Stored data entries:
--- START ---

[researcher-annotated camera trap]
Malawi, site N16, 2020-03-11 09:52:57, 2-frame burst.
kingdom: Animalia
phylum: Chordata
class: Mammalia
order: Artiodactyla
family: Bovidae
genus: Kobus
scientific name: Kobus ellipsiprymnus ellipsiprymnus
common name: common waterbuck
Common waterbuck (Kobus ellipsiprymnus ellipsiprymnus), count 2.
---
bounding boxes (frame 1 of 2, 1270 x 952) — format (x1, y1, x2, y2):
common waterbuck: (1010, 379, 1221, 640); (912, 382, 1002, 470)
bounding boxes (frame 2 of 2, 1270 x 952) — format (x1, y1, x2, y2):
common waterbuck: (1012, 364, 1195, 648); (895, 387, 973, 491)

--- END ---

Exercise aim — All lines from the line containing "common name: common waterbuck" through the last line of the data are to be repeated exactly; no other line belongs in the answer.

Answer area —
common name: common waterbuck
Common waterbuck (Kobus ellipsiprymnus ellipsiprymnus), count 2.
---
bounding boxes (frame 1 of 2, 1270 x 952) — format (x1, y1, x2, y2):
common waterbuck: (1010, 379, 1221, 640); (912, 382, 1002, 470)
bounding boxes (frame 2 of 2, 1270 x 952) — format (x1, y1, x2, y2):
common waterbuck: (1012, 364, 1195, 648); (895, 387, 973, 491)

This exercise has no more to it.